За ней устремился расстроенный усач.
— Это же моя ма… — Я успел зажать Журенко рот ладонью и подтолкнул его в указанном направлении.
— Ничего не понимаю! — мрачно сказал Андрей, когда мы очутились во дворе. — Ты что-нибудь понимаешь?!
Земля под ногами неожиданно вздрогнула, и одновременно с другой стороны дома прозвучал оглушительный хлопок.
— У тебя на кого машина была оформлена? — спросил я у Андрея с сочувствием.
— На меня! — ответил он, тревожно прислушиваясь к долетавшим с улицы крикам. — По доверенности. А почему — была?
После того как мы выглянули на улицу и убедились, что машина Журенко восстановлению не подлежит, повод у нас появился веский.
Разрушенные останки «уазика» саперы погрузили на платформу и повезли анализировать. А мы, затоварившись, вернулись в тот же двор и устроились на детской площадке.
— И все-таки реально, кто хозяин «козла»? — продолжал я допытываться, открывая бутылку.
— Какая теперь разница?! — удрученно отмахнулся Журенко. — Прапорщик из Долгопрудного! Он вроде в запас ушел и куда-то на нефтяные разработки подался! Хрен его теперь сыщешь!
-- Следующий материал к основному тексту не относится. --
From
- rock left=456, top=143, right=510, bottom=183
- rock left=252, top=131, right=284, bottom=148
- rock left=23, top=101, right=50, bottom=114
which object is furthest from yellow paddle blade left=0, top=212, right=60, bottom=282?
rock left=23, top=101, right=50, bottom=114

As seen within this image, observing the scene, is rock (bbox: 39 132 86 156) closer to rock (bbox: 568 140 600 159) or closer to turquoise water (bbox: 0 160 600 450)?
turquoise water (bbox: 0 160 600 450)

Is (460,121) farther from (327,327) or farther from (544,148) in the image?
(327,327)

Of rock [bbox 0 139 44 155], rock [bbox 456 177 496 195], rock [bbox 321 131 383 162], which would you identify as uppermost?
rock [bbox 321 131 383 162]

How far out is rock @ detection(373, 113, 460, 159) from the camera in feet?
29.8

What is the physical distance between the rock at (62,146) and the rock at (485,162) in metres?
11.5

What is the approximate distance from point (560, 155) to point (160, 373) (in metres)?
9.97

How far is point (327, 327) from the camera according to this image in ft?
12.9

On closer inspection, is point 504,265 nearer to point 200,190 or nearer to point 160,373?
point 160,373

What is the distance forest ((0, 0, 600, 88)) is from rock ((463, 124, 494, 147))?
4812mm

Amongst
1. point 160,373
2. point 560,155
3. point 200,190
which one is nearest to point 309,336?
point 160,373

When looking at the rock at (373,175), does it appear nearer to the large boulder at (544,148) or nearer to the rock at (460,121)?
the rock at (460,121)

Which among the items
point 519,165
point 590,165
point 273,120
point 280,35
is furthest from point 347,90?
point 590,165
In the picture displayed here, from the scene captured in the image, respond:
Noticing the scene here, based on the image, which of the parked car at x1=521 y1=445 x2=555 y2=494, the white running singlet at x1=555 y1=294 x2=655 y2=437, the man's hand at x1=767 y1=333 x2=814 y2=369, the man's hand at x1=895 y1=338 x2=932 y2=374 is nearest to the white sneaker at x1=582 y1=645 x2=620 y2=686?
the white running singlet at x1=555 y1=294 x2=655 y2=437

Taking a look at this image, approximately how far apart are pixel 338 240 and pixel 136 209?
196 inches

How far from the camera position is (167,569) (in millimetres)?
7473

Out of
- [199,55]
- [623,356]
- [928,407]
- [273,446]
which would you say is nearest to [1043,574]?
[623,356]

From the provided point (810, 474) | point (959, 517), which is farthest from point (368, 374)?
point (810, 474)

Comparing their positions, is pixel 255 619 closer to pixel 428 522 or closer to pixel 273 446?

— Это хорошо, что хрен сыщешь, — сказал я, разливая водку в бумажные стаканчики. — Значит, машина не твоя. Пусть менты копают. Если докопаются, что твоя, — флаг им трехцветный в руки. Скажешь, что по ошибке подорвали. С бизнесменом перепутали каким-нибудь.
— Ага! — хмыкнул Андрей. — Перепутали «Запорожец» с «шестисотым»!
— А не докопаются, — я передал ему стаканчик, — сам ты с заявлением не лезь. Я тебе другого «козла» куплю.
Мы выпили за погибший рыдван.
— Так это тебя, что ль, хотели на небо отправить, Саня?! — стало постепенно доходить до Журенко. — Дела! Мне Шибанов что-то намекал такое: «Неприятности, дескать, у нашего Угарыча! Ты с ним поменьше якшайся!»
— Правильно он тебе намекал, — подтвердил я, закуривая. — Рядом со мной тебе больше появляться не стоит. Я тебя сам найду, когда все рассосется.
— Ты что?! — В голосе Журенко звучало искреннее беспокойство. — Задолжал кому?!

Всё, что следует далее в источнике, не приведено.